The structure and function of mtDNA differs from the nuclear genome. First, it does not contain introns, which provides a high gene density compared to nuclear DNA. Second, most mRNAs do not contain 5 "-3" untranslated sequences. Third, mtDNA has a D-loop, which is its regulatory region. Replication is a two-step process. The differences between the genetic code of mtDNA and the nuclear one were also revealed. Of particular note is that there are a large number of copies of the former. Each mitochondrion contains 2 to 10 copies or more. Considering the fact that cells can contain hundreds and thousands of mitochondria, up to 10 thousand copies of mtDNA are possible. It is highly susceptible to mutations and currently 3 types of such changes have been identified: point mutations of proteins encoding mtDNA genes (mit- mutations), point mutations of mtDNA-tRNA genes (sy / 7-mutations), and major rearrangements of mtDNA (p-mutations).
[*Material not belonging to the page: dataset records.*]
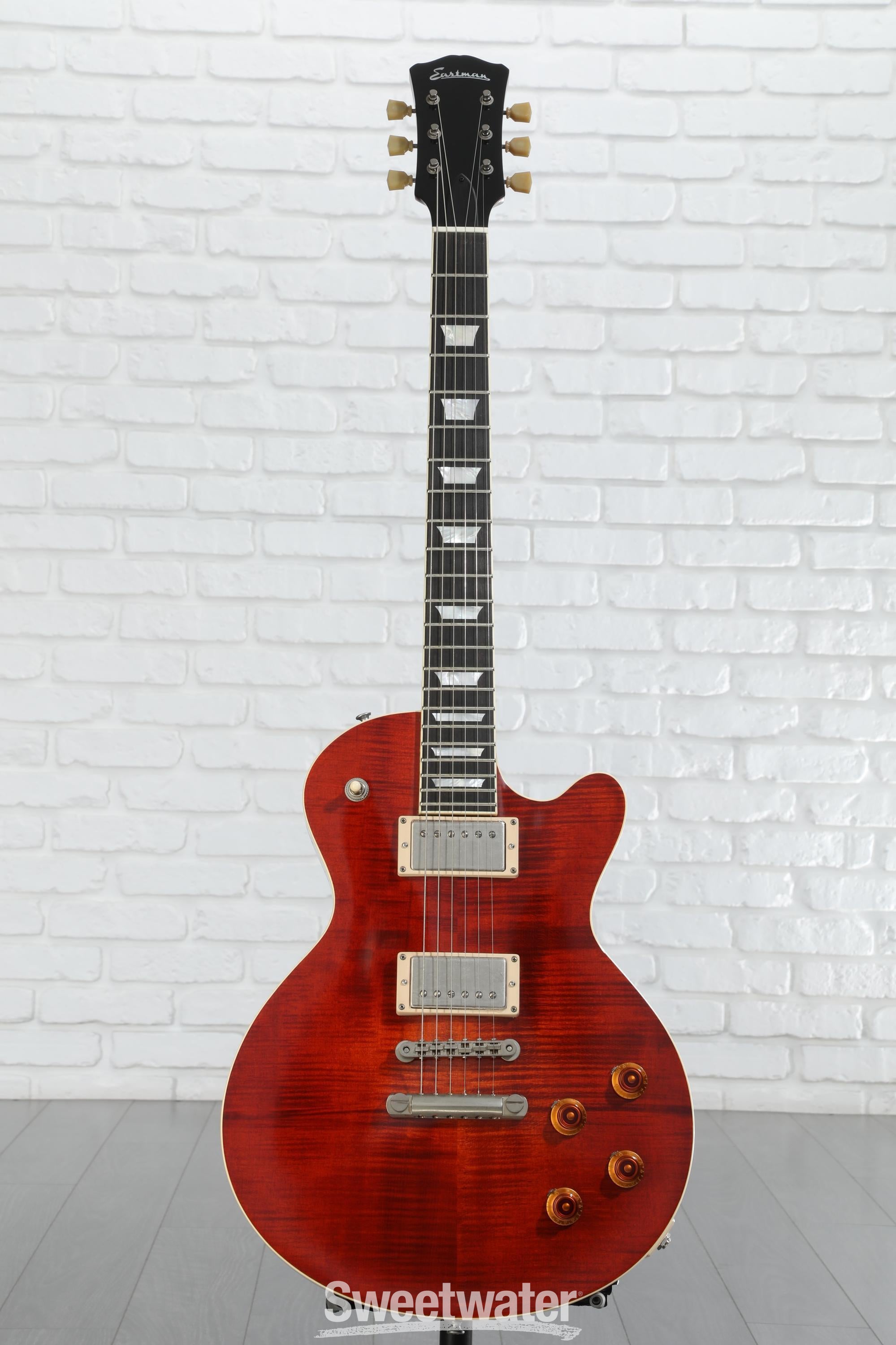 eastman sb59/v レスポール エレキギター Eastman SB59/v-RB Redburst — Rudy's Music Soho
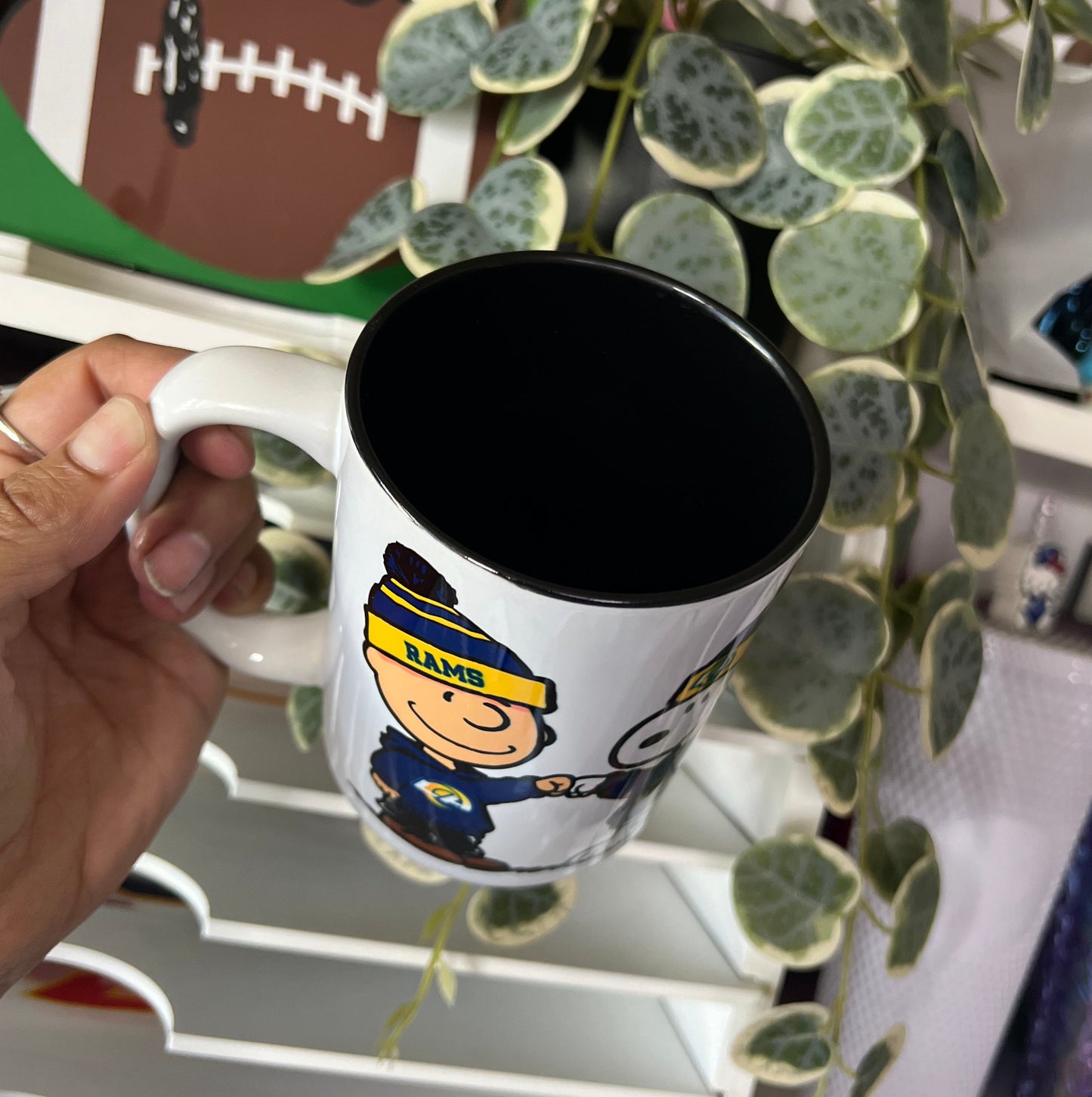 Go C&S Football 15oz Mug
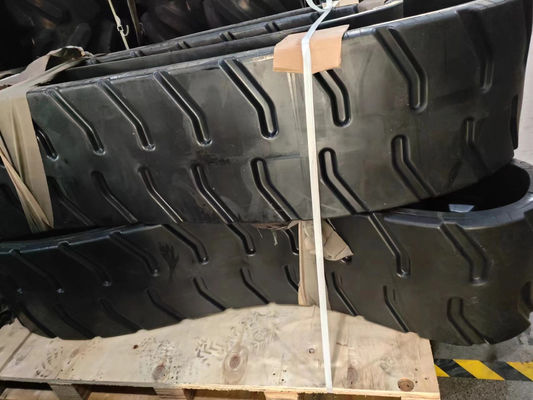 406x152.4x52 Асфальтовый асфальтовый резиновый тракт для Dynapac F141CR/R141CS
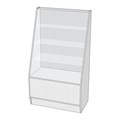 Витрина ВЭ-3, 500×500×900, ЛДСП, стекло, цвет белый 9846757 - фото 17046998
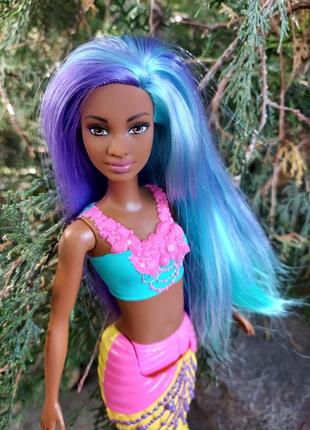 Кукла барби русалка barbie dreamtopia mermaid doll барби4 фото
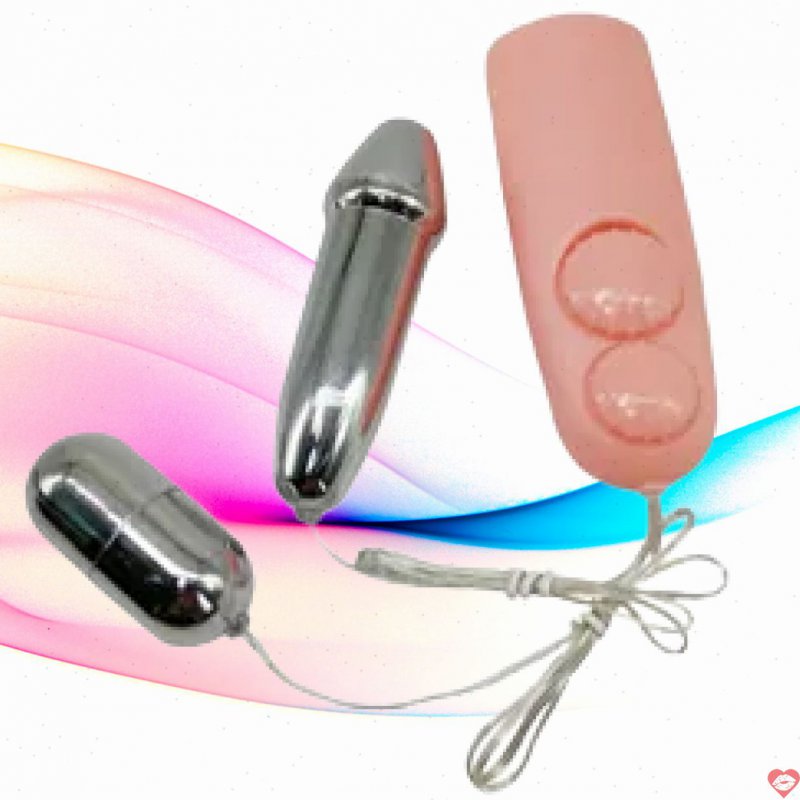 Trứng rung inox 2 cục khiến đời sống tình dục được sung sướng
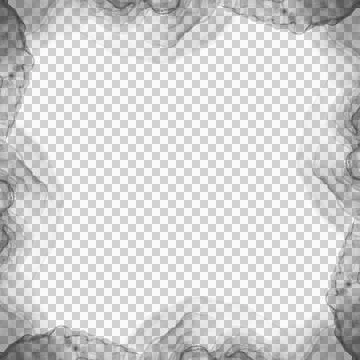 Abstract Black Ink Frame Stock Photos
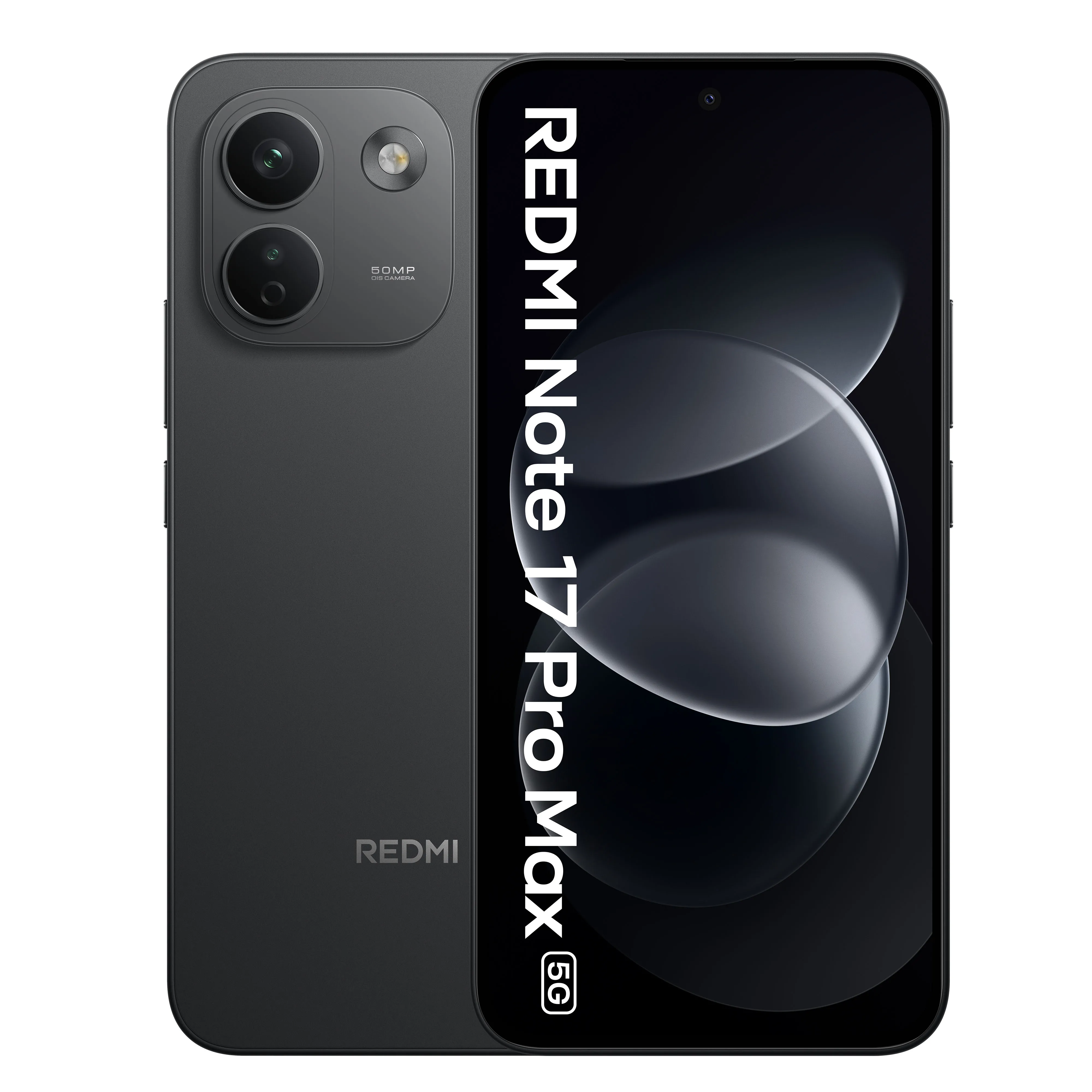 Smartfon Xiaomi REDMI Note 17 Pro Max 5G 8/256GB Funkcje AI 6,83" 120Hz 50Mpix Czarny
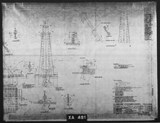 Manufacturer's drawing for Chance Vought F4U Corsair. Drawing number 33002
Normally, the entire cellular genotype of the mitochondrial genome is identical (homoplasmy), however, when mutations occur, part of the genome remains identical, while the other remains altered. This phenomenon is called heteroplasmia. The manifestation of a mutant gene occurs when the number of mutations reaches a certain critical level (threshold), after which the processes of cellular bioenergetics are disrupted. This explains the fact that with minimal disturbances, the most energy-dependent organs and tissues (nervous system, brain, eyes, muscles) will suffer first.